Background, I'm not an electronics engineer but as a kid assembled a lot of Radio Shack (number) in One kits. I work in IT and have been using a computer since age 5. I would say on a high level near expert on computer hardware, but on the modular level, not component level.

Basically what the Arduino has taught me about electronics is:

The things that I always thought were hard are actually easy.
The things that I always thought were easy are actually hard.

Meaning that a lot of stuff you just plug 2 or 3 wires into it, and go straight to the pins and it works.
The hard part is wrapping my mind around things like taking a 2 pin component and then piggybacking a resistor across it in parallel for some particular reason.

My mind can't really comprehend taking resistors across power sources. I keep thinking, the resistor is causing some kind of short and is going to either heat up or eat the battery.

Also before the Arduino, I had never used all 3 pins in a potentiometer. I always went just two pins, middle and left. I think I sort of understand what using 3 pins is doing... Pulling a pin up or down rather than just down vs "not down" it makes sense now that I understand that pins on integrated circuits can or will float when not pulled up or down.

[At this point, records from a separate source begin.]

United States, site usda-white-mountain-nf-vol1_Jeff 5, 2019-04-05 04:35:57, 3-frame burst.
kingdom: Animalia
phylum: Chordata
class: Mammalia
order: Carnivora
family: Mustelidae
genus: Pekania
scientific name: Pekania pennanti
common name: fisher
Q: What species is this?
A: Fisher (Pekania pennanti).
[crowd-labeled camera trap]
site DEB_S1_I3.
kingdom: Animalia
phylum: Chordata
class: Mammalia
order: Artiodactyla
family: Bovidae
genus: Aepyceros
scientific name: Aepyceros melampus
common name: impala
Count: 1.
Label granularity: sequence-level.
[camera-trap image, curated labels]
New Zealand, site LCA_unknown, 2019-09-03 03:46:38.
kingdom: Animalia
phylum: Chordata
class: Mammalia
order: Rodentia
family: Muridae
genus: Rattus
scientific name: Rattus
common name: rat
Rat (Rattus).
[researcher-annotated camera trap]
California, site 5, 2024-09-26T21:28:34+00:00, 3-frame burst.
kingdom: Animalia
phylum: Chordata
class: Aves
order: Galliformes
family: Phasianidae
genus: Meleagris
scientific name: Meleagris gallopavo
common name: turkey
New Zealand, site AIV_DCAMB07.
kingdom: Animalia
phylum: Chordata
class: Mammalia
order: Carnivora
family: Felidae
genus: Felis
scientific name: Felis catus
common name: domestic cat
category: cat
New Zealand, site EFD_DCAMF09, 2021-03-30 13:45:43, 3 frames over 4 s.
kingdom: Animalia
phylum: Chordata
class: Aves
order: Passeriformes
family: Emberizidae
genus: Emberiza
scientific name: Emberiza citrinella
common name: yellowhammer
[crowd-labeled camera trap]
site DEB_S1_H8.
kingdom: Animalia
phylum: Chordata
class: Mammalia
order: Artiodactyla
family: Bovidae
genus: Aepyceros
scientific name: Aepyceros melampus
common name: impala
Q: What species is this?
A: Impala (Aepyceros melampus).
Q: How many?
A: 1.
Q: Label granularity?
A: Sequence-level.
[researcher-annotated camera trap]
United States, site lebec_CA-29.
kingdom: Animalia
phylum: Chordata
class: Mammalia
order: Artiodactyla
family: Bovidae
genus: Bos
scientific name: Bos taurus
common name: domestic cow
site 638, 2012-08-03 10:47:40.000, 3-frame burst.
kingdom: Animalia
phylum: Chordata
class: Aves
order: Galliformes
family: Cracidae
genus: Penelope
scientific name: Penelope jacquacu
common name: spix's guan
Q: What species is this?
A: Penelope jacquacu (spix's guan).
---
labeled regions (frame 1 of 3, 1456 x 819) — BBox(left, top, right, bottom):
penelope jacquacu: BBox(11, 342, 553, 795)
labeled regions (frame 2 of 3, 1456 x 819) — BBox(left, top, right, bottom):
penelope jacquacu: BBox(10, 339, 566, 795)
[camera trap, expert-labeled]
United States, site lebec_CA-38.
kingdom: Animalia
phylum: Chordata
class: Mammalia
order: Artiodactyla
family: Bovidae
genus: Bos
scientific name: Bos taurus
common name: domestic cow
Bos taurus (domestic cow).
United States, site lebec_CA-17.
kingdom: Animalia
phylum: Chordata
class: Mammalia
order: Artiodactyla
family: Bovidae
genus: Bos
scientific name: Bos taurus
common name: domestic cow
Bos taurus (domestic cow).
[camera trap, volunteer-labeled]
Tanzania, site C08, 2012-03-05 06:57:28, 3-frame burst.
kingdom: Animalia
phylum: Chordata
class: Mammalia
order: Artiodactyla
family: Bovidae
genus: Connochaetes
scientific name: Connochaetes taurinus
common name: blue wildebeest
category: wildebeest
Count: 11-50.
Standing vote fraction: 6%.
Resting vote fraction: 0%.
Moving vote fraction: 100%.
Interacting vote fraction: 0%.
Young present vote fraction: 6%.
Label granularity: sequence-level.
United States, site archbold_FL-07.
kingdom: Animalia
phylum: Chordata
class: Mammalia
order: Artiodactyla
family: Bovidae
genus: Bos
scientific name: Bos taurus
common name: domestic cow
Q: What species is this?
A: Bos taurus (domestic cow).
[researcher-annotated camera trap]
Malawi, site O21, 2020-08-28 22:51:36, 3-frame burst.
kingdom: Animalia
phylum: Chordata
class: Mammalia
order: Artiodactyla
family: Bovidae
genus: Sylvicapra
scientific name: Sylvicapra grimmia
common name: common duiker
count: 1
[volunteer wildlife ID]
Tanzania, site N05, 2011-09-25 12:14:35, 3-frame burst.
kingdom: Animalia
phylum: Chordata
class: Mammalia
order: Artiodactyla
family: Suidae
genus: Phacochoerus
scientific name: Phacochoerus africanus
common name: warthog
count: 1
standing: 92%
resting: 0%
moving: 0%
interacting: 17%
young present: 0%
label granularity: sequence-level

I really had thought I understood voltage vs current, but I would say only the very basic aspect of it. Arduino has taught me there's more than I thought. Voltage is sort of pushed, current is drawn. A .5 amp light bulb is not necessarily going to explode if it's on a 100 amp source if the voltage is the same as long as it is working correctly. If it fails or shorts internally then yes it might blow up but that's when you need a fuse or circuit breaker.

Can you imagine what the American space program would have been like if you could have gone back in time to the beginning of it and handed them a box full of Arduinos and a method of programming them and basically said "These are what all the pins do, this is the programming language, don't ask how it works, it's all top secret." ?

Also before the Arduino, I had never used all 3 pins in a potentiometer. I always went just two pins, middle and left. I think I sort of understand what using 3 pins is doing... Pulling a pin up or down rather than just down vs "not down" it makes sense now that I understand that pins on integrated circuits can or will float when not pulled up or down.

Well maybe I can help with a better 'pot' explanation.

First there are available two terminal variable resistors called a rheostat (that's probably a brand name) that by moving the knob you can change the wiper pin to the other pin's resistance from 'zero' ohms and whatever the devices maximum resistance value is, say 10K ohms. A pot (potentiometer) is a three terminal device that has a third pin that is called the wiper terminal. If you wire the wiper terminal to one of the end terminals you will have converted your potentiometer to be a two terminal rheostat control. But by using all three terminals on a real 3 terminal pot one has the ability to form a voltage divider with a movable output voltage equal from ground to whatever voltage is applied to the other fixed terminal, which is a very useful function used in many circuits.

The first major milestone to getting a real good start in understand electronics is to really master ohm's law. And by master I don't mean to just memorize the three basic formula that make up ohm's law, E=IxR, R=E/I, and I=E/R, but to really understand what that means and how it defines the interrelationship and interdependency of voltage, current, and resistance with each other. Without that true understanding it makes moving on to the more complex fundamentals of electronics all the more difficult. Electronics is really not a rule based subject based on pure memory of such rules, but rather the understanding and application of fundamental principles into practical components and circuits.